#### SHORT TASK 1:
Below are a book review and a set of rows. Copy out each line of the rows that contains the string "indented".

#### PASSAGE SHOWN:
•••

Philippe looks up from his coffee in a Bordeaux hotel and his gaze is drawn to a person he is certain is Thomas, his first love and a loop from his past left painfully unlinked all these years. Translated from its original French, Lie With Me is the story of one man’s first love and the trajectory of his life since the two met.
Romantic, poetic, and fleeting, Lie with Me by Philippe Besson is such a lovely book. I found myself intrigued by this translation partially because of its translator: Molly Ringwald, whom we all know from Sixteen Candles and other iconic movies. There are a lot of politics in literary translation and I am no expert, but one thing I do know is that translators often have to fight to be listed on the cover of a book and, in general, are underappreciated and underpaid. So, when this ARC came to me in the mail with a famous name in massive letters on the front as translator, I took note. I am also a bit of a literary Francophile and, intrigued by the Call Me By Your Name comparisons, I decided to pick it up.
Upon finishing the book, I have to admit I find the Call Me By Your Name comparison’s to be a bit surface-level and mostly inaccurate. Stylistically, I understand the comparisons, and of course, the obvious, two gay men and their story as the main focus. However, one of the cornerstone’s of Aciman’s book is that Elio and Oliver are able to have a free and open relationship with one another in the 80s because of their isolation from the world. Living in a small Italian town, living mostly among nature and with Elio’s thoughtful and open parents, the two are able to fall in love away from the judgement and cultural ideas of the world. The book is about freedom. Lie With Me, on the other hand, takes place in a high school setting in a town with clear prejudice against gay relationships and it’s actually more about secrecy and the effects of hiding one’s true self. The two main characters, unlike Oliver and Elio, aren’t able to experience what life might be like if they were together. It was never an option and I think that distinction is very important here.

•••

#### INPUT RECORDS:
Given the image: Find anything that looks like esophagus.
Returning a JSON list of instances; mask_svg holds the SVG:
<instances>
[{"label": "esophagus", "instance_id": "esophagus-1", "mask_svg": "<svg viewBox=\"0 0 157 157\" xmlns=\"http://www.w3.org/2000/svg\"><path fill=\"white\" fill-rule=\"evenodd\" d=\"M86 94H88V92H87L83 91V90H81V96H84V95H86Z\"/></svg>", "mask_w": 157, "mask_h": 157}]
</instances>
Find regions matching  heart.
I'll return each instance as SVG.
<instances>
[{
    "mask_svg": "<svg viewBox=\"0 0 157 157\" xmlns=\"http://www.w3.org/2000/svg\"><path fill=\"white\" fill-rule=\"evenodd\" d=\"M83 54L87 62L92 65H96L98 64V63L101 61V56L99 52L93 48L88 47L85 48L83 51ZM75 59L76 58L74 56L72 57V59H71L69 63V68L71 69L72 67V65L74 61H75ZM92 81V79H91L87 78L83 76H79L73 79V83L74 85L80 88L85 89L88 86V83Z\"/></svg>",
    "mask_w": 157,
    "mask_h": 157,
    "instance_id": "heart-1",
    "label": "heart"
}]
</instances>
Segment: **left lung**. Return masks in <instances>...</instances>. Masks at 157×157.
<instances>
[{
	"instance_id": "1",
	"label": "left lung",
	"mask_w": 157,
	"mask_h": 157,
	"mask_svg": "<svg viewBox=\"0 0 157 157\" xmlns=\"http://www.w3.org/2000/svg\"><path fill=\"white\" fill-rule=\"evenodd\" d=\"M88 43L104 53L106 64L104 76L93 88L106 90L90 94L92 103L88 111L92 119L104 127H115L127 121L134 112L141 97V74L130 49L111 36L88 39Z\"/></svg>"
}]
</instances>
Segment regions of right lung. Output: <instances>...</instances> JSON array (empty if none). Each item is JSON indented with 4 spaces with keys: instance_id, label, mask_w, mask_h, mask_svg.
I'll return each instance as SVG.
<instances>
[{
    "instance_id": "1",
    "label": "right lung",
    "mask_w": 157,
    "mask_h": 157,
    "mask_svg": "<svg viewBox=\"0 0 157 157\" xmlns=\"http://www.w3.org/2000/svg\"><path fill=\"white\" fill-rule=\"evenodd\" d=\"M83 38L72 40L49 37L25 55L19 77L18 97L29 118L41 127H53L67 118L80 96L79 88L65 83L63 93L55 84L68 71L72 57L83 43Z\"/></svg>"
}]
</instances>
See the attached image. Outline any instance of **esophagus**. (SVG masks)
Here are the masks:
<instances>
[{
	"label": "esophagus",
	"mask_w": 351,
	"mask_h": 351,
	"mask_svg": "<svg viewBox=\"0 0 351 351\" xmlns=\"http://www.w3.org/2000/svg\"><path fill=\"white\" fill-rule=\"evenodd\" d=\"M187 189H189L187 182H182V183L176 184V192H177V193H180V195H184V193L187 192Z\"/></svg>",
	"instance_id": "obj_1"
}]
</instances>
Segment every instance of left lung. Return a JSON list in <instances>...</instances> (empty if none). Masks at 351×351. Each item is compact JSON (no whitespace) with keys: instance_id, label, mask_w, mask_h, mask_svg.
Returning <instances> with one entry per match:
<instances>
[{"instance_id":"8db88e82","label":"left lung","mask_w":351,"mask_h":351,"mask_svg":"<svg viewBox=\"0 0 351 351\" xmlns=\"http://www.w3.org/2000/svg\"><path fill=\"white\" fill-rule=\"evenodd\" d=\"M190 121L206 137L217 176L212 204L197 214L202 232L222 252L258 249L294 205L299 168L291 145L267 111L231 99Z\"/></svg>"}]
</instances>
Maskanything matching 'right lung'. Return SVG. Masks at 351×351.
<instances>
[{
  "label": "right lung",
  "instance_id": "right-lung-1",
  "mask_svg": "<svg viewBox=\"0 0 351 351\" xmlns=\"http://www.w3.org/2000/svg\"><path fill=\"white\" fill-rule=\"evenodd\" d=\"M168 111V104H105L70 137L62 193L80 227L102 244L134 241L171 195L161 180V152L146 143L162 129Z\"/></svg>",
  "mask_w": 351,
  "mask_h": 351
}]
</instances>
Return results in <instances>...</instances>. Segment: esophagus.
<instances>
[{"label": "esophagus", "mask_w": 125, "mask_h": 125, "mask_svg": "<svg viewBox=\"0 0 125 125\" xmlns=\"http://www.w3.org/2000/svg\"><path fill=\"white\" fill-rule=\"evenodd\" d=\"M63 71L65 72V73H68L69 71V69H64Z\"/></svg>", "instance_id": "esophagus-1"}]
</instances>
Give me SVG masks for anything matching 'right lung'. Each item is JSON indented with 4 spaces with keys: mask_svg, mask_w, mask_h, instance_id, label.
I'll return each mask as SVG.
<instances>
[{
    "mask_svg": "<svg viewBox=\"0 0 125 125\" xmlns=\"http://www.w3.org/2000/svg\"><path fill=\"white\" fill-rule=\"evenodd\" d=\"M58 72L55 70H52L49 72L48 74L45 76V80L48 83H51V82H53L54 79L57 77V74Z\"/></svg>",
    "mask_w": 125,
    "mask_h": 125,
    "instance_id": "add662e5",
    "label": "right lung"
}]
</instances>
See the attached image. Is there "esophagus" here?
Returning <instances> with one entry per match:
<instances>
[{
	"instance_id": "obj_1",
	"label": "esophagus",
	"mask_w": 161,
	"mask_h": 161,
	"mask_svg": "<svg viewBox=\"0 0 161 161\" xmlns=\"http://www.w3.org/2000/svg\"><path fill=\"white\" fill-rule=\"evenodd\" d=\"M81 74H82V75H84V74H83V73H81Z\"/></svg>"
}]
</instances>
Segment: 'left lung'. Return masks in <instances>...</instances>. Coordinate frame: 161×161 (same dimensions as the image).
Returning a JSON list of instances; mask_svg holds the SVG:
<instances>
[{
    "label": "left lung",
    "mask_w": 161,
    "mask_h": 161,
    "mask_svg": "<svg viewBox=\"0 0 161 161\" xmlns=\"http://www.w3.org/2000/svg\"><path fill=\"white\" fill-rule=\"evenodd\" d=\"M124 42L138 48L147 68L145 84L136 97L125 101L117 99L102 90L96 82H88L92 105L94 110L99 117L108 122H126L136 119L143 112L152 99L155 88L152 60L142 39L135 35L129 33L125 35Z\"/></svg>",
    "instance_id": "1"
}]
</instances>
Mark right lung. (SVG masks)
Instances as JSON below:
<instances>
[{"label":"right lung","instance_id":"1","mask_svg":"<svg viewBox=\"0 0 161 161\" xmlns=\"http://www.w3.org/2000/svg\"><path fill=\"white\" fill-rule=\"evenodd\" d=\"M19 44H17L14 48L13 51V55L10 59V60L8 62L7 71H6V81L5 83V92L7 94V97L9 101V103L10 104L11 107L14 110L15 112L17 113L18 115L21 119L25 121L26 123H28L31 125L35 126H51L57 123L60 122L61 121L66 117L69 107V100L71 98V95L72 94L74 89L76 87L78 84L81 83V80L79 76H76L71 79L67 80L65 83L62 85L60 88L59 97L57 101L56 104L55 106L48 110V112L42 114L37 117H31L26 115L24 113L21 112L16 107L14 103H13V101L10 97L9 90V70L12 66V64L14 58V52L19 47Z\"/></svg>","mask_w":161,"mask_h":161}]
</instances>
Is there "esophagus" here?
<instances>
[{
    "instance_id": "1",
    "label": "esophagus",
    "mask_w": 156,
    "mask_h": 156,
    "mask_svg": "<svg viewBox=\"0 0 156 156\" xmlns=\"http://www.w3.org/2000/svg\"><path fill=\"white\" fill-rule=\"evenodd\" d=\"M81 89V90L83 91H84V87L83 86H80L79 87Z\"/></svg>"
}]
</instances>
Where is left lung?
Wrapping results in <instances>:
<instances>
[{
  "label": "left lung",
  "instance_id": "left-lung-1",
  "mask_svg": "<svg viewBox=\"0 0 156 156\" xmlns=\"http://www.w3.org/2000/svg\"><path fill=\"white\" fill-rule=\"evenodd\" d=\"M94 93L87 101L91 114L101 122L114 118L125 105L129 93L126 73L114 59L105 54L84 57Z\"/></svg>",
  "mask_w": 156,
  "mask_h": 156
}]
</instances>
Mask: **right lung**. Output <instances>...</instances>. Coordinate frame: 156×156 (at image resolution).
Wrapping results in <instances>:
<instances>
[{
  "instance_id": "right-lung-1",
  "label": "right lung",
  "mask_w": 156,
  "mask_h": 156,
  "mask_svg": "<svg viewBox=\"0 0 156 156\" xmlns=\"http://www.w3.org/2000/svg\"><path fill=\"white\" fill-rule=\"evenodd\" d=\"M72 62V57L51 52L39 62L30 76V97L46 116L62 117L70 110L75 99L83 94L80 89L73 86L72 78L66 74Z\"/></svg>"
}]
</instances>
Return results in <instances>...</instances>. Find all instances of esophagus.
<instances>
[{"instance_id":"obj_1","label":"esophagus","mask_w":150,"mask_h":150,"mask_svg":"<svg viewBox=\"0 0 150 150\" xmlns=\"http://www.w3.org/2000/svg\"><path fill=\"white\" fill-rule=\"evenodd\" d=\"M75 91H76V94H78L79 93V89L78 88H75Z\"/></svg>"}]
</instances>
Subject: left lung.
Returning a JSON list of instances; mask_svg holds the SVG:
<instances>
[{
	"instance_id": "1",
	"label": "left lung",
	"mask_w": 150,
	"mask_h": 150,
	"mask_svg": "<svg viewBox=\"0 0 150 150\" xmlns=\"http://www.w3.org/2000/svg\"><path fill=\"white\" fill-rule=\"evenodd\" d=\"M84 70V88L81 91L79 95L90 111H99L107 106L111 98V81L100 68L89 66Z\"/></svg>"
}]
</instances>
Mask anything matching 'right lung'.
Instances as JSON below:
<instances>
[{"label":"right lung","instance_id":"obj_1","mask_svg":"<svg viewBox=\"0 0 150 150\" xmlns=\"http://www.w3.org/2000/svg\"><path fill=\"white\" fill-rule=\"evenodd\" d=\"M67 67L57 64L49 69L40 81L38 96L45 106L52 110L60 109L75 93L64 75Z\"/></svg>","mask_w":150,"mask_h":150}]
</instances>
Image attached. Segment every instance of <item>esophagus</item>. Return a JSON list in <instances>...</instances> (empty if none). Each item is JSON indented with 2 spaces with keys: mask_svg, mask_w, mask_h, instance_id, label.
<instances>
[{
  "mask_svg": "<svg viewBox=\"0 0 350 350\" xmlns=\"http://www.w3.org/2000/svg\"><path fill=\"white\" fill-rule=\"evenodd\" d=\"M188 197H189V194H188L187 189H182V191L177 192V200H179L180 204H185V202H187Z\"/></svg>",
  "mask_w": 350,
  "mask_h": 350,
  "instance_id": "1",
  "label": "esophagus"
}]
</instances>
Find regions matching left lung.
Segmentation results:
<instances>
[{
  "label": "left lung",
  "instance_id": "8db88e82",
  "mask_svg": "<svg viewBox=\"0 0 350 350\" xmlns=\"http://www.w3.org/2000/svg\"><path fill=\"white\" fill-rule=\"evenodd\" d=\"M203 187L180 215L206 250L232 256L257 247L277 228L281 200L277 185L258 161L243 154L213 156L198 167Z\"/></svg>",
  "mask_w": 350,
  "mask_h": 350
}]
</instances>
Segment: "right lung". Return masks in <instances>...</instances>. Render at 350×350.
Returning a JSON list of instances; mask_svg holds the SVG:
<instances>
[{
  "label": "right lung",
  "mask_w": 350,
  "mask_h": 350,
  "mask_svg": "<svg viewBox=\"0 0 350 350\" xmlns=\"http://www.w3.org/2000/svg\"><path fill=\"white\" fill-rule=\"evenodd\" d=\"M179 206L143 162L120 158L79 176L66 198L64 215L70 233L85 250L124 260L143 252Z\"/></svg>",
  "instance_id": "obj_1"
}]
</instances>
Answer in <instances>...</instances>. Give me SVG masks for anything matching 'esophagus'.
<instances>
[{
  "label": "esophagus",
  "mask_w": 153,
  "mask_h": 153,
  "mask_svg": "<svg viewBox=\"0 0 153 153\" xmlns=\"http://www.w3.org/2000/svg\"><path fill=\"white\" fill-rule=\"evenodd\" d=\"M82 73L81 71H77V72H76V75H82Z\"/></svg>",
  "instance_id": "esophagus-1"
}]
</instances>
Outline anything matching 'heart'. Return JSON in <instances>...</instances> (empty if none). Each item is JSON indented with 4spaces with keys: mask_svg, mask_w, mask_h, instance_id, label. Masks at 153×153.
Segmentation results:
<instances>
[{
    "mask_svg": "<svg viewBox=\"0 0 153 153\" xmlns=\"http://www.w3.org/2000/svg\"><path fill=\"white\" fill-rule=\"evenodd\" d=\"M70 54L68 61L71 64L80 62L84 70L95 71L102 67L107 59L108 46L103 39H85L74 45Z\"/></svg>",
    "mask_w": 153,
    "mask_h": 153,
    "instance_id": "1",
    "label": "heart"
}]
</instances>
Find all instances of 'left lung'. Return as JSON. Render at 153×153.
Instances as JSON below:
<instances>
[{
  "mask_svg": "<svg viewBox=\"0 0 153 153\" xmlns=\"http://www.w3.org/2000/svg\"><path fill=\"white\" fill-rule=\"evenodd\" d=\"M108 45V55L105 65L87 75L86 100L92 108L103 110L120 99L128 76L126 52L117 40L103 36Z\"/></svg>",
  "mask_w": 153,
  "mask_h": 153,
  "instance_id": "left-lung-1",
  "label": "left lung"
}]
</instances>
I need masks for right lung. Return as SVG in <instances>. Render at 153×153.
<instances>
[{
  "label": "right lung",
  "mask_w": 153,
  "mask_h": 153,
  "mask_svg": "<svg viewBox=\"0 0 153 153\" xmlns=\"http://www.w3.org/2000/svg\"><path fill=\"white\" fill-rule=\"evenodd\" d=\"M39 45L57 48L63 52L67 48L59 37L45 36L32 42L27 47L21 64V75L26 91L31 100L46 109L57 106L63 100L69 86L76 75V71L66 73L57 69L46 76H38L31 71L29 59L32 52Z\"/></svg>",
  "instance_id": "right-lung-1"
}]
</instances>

•••

#### SHORT TASK 2:
Name every fictional character mentioned by name in the book review of Lie With Me above.

#### EXERCISE SOLUTION 1:
Segment regions of right lung. Output: <instances>...</instances> JSON array (empty if none). Each item is JSON indented with 4 spaces with keys: instance_id, label, mask_w, mask_h, mask_svg.
Give me SVG masks for anything matching 'right lung'. Each item is JSON indented with 4 spaces with keys: mask_svg, mask_w, mask_h, instance_id, label.
Image attached. Segment every instance of <item>esophagus</item>. Return a JSON list in <instances>...</instances> (empty if none). Each item is JSON indented with 2 spaces with keys: mask_svg, mask_w, mask_h, instance_id, label.
Outline anything matching 'heart'. Return JSON in <instances>...</instances> (empty if none). Each item is JSON indented with 4spaces with keys: mask_svg, mask_w, mask_h, instance_id, label. Masks at 153×153.

#### EXERCISE SOLUTION 2:
Philippe, Thomas, Elio, Oliver